Naquela época, eu estava escrevendo para o Search Engine Watch e meu artigo se intitulava: O YouTube passou o Yahoo em pesquisas expandidas?

(Alerta de spoiler: a resposta para a pergunta retórica na manchete foi: “Sim.”)

Hoje, quero fazer uma pergunta relacionada: “O YouTube está prestes a passar a Amazon como o maior sistema de recomendação industrial em escala e mais sofisticado que existe?”

Esta pergunta não é retórica – porque eu não sei a resposta.

Mas eu sei que os vídeos sugeridos são um multiplicador de força para o algoritmo de busca do YouTube que você vai querer entender.

Eu meio que sugeri isso no ano passado em um artigo do Search Engine Journal, YouTube Algorithm: 7 Key Findings You Must Know.

Eu disse: “Para maximizar sua presença na pesquisa do YouTube e nos vídeos sugeridos, você ainda precisa garantir que seus metadados estejam bem otimizados.

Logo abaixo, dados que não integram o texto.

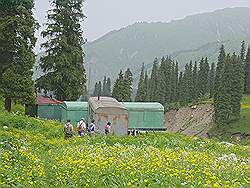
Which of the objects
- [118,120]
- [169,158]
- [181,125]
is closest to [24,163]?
[169,158]

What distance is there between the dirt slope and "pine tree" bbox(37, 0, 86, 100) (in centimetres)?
4474

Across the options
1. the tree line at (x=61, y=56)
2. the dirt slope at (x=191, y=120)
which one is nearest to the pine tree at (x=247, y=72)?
the dirt slope at (x=191, y=120)

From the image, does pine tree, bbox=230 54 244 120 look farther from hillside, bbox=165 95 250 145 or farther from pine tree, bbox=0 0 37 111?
pine tree, bbox=0 0 37 111

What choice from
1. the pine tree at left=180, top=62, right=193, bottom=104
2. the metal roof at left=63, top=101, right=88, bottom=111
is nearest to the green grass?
the pine tree at left=180, top=62, right=193, bottom=104

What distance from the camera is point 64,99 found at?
5081 cm

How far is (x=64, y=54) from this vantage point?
160ft

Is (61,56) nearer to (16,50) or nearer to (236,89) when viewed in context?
(16,50)

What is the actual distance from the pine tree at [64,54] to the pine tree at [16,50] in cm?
975

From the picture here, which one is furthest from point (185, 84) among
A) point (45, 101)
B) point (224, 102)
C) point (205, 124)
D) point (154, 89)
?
point (45, 101)

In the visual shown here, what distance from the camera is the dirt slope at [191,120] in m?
95.5

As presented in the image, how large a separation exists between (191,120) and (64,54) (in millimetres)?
62583

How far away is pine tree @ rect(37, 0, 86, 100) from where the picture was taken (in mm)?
48781

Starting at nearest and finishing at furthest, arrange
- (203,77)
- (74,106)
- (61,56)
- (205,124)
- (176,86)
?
1. (74,106)
2. (61,56)
3. (205,124)
4. (203,77)
5. (176,86)

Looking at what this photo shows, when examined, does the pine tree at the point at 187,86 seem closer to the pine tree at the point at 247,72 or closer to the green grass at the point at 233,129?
the pine tree at the point at 247,72
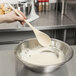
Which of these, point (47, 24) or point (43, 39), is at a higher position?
point (43, 39)

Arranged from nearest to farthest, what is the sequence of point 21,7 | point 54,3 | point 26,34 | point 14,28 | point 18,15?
point 18,15 → point 14,28 → point 21,7 → point 26,34 → point 54,3

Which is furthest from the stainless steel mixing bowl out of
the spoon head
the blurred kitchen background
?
the blurred kitchen background

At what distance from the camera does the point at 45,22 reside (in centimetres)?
144

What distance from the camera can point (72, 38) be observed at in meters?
1.50

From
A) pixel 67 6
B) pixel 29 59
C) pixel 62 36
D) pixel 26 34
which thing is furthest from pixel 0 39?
pixel 29 59

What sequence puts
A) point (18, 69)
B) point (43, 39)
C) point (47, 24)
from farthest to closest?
1. point (47, 24)
2. point (43, 39)
3. point (18, 69)

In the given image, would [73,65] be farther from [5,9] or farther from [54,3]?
[54,3]

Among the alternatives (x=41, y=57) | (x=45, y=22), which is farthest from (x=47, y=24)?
(x=41, y=57)

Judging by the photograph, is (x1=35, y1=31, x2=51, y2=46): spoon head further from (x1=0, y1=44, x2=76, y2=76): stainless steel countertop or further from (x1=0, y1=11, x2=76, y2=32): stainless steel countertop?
(x1=0, y1=11, x2=76, y2=32): stainless steel countertop

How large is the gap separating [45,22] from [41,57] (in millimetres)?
794

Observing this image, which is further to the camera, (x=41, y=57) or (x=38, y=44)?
(x=38, y=44)

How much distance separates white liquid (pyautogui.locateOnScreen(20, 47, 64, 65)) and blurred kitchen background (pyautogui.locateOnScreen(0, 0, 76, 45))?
1.97 feet

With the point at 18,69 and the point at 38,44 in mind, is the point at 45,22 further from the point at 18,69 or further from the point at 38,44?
the point at 18,69

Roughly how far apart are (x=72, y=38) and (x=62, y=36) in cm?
9
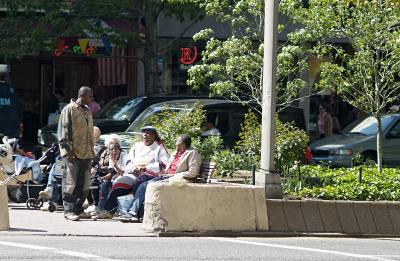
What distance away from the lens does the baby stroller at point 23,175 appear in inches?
684

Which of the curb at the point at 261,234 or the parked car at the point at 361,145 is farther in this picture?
the parked car at the point at 361,145

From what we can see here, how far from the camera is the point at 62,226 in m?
15.0

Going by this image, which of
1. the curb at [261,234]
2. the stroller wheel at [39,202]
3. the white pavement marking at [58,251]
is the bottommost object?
the curb at [261,234]

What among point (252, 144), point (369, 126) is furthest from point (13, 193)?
point (369, 126)

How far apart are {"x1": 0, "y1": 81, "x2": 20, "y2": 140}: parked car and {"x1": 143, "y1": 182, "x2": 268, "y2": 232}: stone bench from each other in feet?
32.9

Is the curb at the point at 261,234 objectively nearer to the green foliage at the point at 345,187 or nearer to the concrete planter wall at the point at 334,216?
the concrete planter wall at the point at 334,216

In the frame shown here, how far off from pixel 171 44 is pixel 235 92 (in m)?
11.1

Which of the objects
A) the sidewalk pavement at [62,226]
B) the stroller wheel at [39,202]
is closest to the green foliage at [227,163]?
the sidewalk pavement at [62,226]

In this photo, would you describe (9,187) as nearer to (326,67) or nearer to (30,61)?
(326,67)

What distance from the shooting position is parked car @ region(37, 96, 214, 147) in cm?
2348

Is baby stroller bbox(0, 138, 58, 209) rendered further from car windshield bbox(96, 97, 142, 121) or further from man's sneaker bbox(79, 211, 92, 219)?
car windshield bbox(96, 97, 142, 121)

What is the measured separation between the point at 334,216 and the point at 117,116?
9911mm

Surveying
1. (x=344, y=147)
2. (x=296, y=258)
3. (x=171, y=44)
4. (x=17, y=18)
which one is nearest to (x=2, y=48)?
(x=17, y=18)

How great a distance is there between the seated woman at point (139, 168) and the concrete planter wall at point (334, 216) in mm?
2165
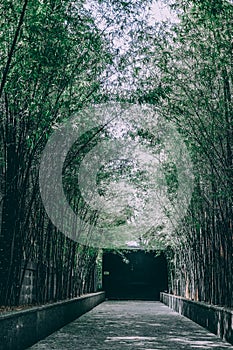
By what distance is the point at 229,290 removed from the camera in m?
7.57

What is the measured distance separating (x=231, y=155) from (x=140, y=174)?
511 centimetres

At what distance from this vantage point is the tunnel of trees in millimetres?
5156

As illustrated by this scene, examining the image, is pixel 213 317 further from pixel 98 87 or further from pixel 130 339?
pixel 98 87

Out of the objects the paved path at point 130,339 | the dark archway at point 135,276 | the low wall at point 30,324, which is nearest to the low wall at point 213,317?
the paved path at point 130,339

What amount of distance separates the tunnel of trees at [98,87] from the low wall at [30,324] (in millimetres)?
416

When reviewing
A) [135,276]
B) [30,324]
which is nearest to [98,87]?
[30,324]

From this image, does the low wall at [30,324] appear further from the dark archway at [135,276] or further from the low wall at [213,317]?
the dark archway at [135,276]

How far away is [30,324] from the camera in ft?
18.2

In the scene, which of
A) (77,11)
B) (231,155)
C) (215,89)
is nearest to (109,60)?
(77,11)

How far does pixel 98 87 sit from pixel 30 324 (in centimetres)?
290

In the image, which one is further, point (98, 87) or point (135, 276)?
point (135, 276)

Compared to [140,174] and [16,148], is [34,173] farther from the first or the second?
[140,174]

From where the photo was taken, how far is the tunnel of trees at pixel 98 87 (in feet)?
16.9

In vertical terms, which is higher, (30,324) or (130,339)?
(30,324)
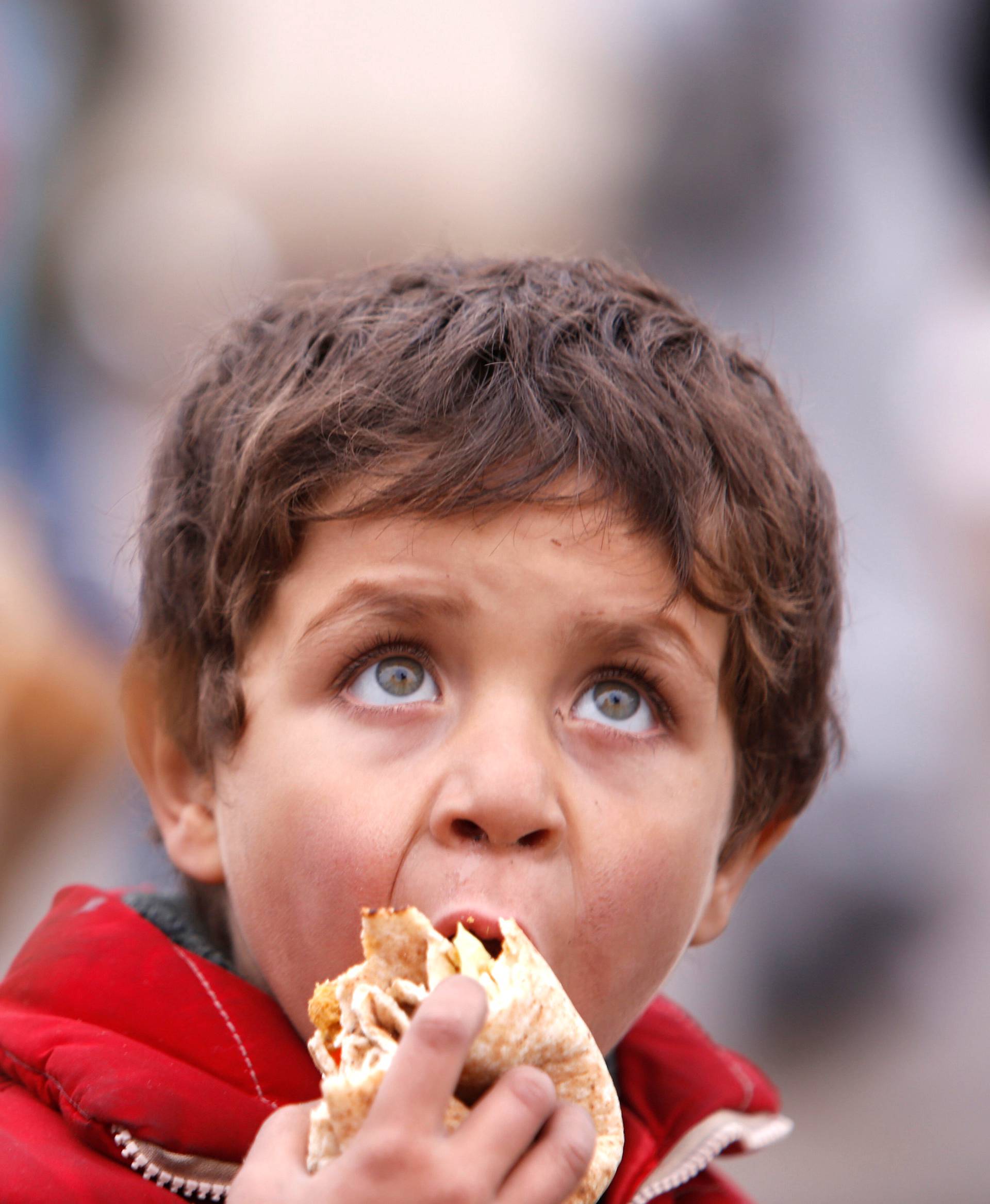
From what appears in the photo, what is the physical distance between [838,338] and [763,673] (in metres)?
2.30

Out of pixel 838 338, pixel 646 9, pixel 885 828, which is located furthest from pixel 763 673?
pixel 646 9

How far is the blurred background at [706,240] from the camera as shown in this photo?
2.98 metres

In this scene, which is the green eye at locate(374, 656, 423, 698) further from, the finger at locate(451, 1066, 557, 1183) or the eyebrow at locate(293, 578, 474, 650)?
the finger at locate(451, 1066, 557, 1183)

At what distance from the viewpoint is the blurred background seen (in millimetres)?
2982

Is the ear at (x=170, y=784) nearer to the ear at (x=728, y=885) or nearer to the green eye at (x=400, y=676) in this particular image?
the green eye at (x=400, y=676)

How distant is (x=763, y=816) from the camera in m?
1.46

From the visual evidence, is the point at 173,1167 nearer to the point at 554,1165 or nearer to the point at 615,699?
the point at 554,1165

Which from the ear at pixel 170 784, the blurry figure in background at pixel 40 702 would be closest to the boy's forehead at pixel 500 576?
the ear at pixel 170 784

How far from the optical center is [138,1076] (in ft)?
3.43

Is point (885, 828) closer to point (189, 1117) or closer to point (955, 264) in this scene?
point (955, 264)

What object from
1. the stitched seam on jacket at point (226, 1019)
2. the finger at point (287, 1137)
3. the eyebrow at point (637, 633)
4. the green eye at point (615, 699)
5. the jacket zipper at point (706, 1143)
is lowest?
the jacket zipper at point (706, 1143)

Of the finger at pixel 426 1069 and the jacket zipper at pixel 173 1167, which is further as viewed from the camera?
the jacket zipper at pixel 173 1167

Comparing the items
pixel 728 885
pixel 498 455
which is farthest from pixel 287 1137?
pixel 728 885

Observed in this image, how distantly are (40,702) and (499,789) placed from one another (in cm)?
205
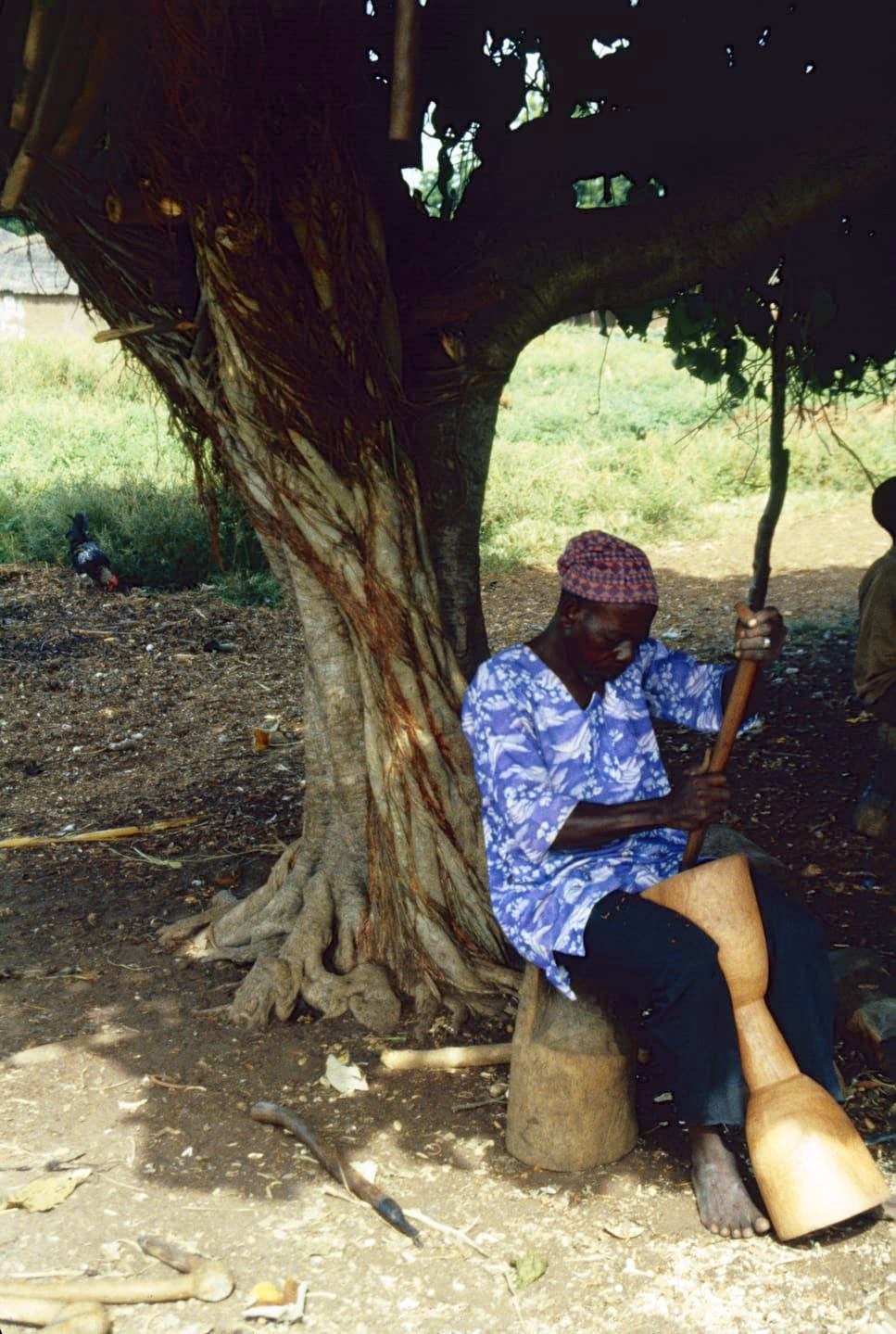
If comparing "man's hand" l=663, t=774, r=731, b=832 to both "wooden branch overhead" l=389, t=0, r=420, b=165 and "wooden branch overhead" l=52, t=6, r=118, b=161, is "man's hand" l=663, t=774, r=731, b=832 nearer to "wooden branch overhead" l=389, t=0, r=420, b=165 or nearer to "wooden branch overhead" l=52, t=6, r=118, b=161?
"wooden branch overhead" l=389, t=0, r=420, b=165

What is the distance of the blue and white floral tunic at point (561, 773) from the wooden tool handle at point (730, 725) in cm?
20

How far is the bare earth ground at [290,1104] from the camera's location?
2.77m

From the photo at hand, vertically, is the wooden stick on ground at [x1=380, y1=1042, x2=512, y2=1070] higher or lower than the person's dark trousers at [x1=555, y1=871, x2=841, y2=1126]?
lower

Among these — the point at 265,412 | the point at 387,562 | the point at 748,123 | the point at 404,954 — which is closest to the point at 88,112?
the point at 265,412

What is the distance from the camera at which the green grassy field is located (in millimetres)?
10297

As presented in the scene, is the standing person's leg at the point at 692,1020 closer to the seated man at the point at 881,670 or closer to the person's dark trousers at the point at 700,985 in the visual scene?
the person's dark trousers at the point at 700,985

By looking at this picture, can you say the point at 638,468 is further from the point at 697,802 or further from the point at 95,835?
the point at 697,802

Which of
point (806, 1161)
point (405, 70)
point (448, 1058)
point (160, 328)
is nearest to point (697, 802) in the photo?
point (806, 1161)

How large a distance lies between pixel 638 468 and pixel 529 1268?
37.9 feet

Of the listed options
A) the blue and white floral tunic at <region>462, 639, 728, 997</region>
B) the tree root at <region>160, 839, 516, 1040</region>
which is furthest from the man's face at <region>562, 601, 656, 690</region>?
the tree root at <region>160, 839, 516, 1040</region>

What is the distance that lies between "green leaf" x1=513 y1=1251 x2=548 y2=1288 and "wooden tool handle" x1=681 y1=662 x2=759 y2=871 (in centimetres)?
96

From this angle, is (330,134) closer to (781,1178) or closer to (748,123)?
(748,123)

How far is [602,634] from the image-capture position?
323cm

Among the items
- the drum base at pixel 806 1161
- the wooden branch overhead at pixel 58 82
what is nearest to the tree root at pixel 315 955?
the drum base at pixel 806 1161
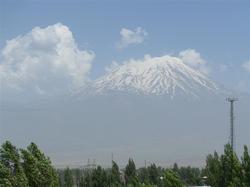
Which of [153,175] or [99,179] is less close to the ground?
[153,175]

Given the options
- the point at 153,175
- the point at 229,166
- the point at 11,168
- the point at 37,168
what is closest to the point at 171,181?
the point at 229,166

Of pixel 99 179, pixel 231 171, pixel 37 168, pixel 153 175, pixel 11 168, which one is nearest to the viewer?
pixel 11 168

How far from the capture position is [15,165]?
3725 centimetres

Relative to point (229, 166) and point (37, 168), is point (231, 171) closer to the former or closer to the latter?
point (229, 166)

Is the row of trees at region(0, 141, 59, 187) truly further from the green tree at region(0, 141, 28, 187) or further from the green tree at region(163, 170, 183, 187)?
the green tree at region(163, 170, 183, 187)

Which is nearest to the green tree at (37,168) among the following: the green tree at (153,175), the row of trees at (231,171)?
the row of trees at (231,171)

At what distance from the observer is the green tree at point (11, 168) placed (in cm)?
3634

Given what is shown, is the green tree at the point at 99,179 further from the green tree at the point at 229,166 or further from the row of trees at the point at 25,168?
the row of trees at the point at 25,168

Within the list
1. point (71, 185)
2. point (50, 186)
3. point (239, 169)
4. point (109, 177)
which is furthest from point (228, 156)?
point (71, 185)

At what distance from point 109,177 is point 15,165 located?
4710 centimetres

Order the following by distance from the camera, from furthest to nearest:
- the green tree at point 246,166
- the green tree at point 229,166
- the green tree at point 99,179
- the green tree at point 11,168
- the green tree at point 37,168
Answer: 1. the green tree at point 99,179
2. the green tree at point 229,166
3. the green tree at point 246,166
4. the green tree at point 37,168
5. the green tree at point 11,168

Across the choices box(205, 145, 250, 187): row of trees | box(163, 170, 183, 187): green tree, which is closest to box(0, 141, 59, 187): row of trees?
box(163, 170, 183, 187): green tree

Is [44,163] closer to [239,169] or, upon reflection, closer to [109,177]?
[239,169]

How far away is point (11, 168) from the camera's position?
37.2m
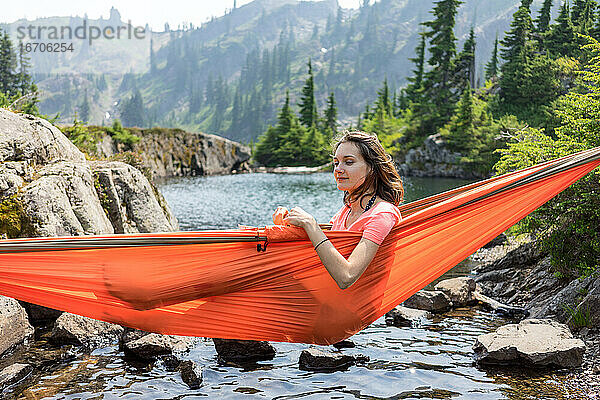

Isso inclui o título, a descrição e as tags do seu vídeo.”

Agora, peço desculpas, porque passei a explicar como otimizar o título, a descrição e as tags do seu vídeo.

Eu passei totalmente pela frase “sua presença na pesquisa do YouTube e vídeos sugeridos”.Mas, deixe-me corrigir esse descuido agora.

A maioria dos SEOs se concentra nos resultados da pesquisa – porque é isso que importa no Google.

Mas a maioria dos profissionais de marketing do YouTube sabe que aparecer em vídeos sugeridos pode gerar quase tantas visualizações quanto aparecer nos resultados de pesquisa do YouTube.

Por quê?

Porque os espectadores tendem a assistir a vários vídeos durante sessões que duram cerca de 40 minutos, em média.

Assim, um espectador pode realizar uma pesquisa, assistir a um vídeo e depois assistir a um vídeo sugerido.

Em outras palavras, você pode obter dois ou mais vídeos visualizados para cada pesquisa realizada no YouTube.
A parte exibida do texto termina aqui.